■ WORK INSTRUCTIONS
Each record below should be repeated precisely as written.
-- INPUT follows --
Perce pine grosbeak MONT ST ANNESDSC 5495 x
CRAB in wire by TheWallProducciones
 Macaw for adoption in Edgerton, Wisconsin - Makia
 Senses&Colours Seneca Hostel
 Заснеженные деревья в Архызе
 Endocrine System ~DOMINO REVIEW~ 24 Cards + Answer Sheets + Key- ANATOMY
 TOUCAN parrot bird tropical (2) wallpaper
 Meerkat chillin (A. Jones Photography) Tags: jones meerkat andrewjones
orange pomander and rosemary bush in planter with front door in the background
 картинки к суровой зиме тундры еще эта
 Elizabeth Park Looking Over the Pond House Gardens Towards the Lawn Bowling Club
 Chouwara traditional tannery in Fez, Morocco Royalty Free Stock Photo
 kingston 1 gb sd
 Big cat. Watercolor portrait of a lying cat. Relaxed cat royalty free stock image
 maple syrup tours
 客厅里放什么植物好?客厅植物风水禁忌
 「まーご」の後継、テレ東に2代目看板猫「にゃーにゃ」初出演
-- INPUT concluded --
■ REPLY
Perce pine grosbeak MONT ST ANNESDSC 5495 x
CRAB in wire by TheWallProducciones
 Macaw for adoption in Edgerton, Wisconsin - Makia
 Senses&Colours Seneca Hostel
 Заснеженные деревья в Архызе
 Endocrine System ~DOMINO REVIEW~ 24 Cards + Answer Sheets + Key- ANATOMY
 TOUCAN parrot bird tropical (2) wallpaper
 Meerkat chillin (A. Jones Photography) Tags: jones meerkat andrewjones
orange pomander and rosemary bush in planter with front door in the background
 картинки к суровой зиме тундры еще эта
 Elizabeth Park Looking Over the Pond House Gardens Towards the Lawn Bowling Club
 Chouwara traditional tannery in Fez, Morocco Royalty Free Stock Photo
 kingston 1 gb sd
 Big cat. Watercolor portrait of a lying cat. Relaxed cat royalty free stock image
 maple syrup tours
 客厅里放什么植物好?客厅植物风水禁忌
 「まーご」の後継、テレ東に2代目看板猫「にゃーにゃ」初出演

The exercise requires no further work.